Wednesday, October 30, 2013

ANC Official Tokyo Sexwale Arrested at JFK Airport in New York

Editorial Comment: Zimbabwe, the struggle continues

October 30, 2013 Opinion & Analysis

THE saga that saw senior ANC member, and South African businessman Tokyo Sexwale being arrested at the JFK International Airport in New York for being on the US terrorist watch list should open the eyes of the progressive world to the criminal nature of US sanctions.

Sexwale and fellow ANC comrades were placed on US sanctions by the Reagan administration at the height of the anti-Apartheid struggle in South Africa.

They were just progressive black men demanding a stake in the country of their birth but the US would have none of that, and considered them terrorists for daring to challenge the repressive regime of P. W Botha.

To make matters worse, the ANC leadership was put on sanctions at a time the US government was busy circumventing legal, UN sanctions that had been imposed on the racist Smith regime in the wake of its Unilateral Declaration of Independence.

When Smith made his Unilateral Declaration of Independence on November 11 1965, the progressive world was naturally outraged and the UN Security Council promptly responded by slapping the Smith regime with a raft of sanctions beginning that year till the brief restoration of British rule in December 1979.

Though the terms of the sanctions forbade trade or financial dealings with Rhodesia, the US supported the beleaguered settler regime regardless and covertly channelled assistance through apartheid South Africa.

US allies among them Portugal — then under Marcello Caetano, Israel, and Iran then under the US proxy — Shah Mohammed Reza Pahlavi — also assisted and traded with Rhodesia.

In an attempt to bypass the UN sanctions, the US passed the so-called Byrd Amendment in 1971 and continued to buy chrome from Rhodesia in violation of the UN sanctions arguing that the mineral was a strategic raw material yet it went on to adorn the chrome-plated bumpers of America’s monstrous vehicles.

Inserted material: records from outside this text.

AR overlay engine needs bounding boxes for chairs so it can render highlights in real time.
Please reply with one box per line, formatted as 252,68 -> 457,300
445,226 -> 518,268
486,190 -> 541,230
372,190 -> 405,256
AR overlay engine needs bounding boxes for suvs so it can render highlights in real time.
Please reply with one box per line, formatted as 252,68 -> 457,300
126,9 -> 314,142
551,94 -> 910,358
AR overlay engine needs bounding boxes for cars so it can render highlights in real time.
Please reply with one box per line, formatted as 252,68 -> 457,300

As if that was not enough, Washington also contributed to the establishment of an armaments industry in Rhodesia that enabled the Rhodesian Front to decimate over 50 000 black Zimbabweans whose only “crime” was daring to demand black majority rule.

The US also provided the technical knowledge and support, again through apartheid South Africa, toward establishing the 700-kilometre Border Minefield Obstacle along Zimbabwe’s borders with Zambia and Mozambique in an attempt to stop aspiring cadres from crossing to training camps and to blow-up trained combatants who were crossing back into Zimbabwe.

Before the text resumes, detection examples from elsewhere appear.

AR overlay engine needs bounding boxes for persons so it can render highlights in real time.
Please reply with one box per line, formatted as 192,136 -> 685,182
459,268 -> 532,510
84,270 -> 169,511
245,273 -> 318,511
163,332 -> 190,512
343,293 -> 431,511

Furthermore, other American mercenaries and US servicemen joined the Rhodesian Security Forces ranks, with many of them bringing back to Rhodesia military ideas and concepts from Vietnam where the US had just been routed in 1975.

As such US actions have always been against causes that advance the lot of the black man in Africa.

Sanctioning the ANC leadership, and cavorting with the apartheid regime no doubt delayed the advent of democracy in South Africa, the same way US sanctions-busting moves in Rhodesia served to delay the dawn of independence at a cost of over 50 000 innocent lives.

Today the same duplicitous US regime is on our throats for daring to transform our independence from the political to the economic dimension, and we hope the ANC leadership, and the rest of the progressive world will join us in urging this global bully to leave us to chart our destiny in peace.

It is quite instructive that we have never heard a report that any of the apartheid South Africa top brass was harassed at JFK.
More so the likes of Sexwale are being harassed at a time former South African president Nelson Mandela’s statue is set to be erected in Washington, the seat of the US government.

The question then becomes, what is it that Mr Mandela did, that Tokyo and other ANC comrades who are still on US sanctions didn’t do?

We will not attempt to answer that question serve to say Mr Mandela was only taken off the sanctions list ahead of his 90th birthday in July 2008, when he had become a mascot for perceived political correctness in the eyes of the western world.

As Zimbabweans, we choose to die on our feet than live on our knees, the struggle continues.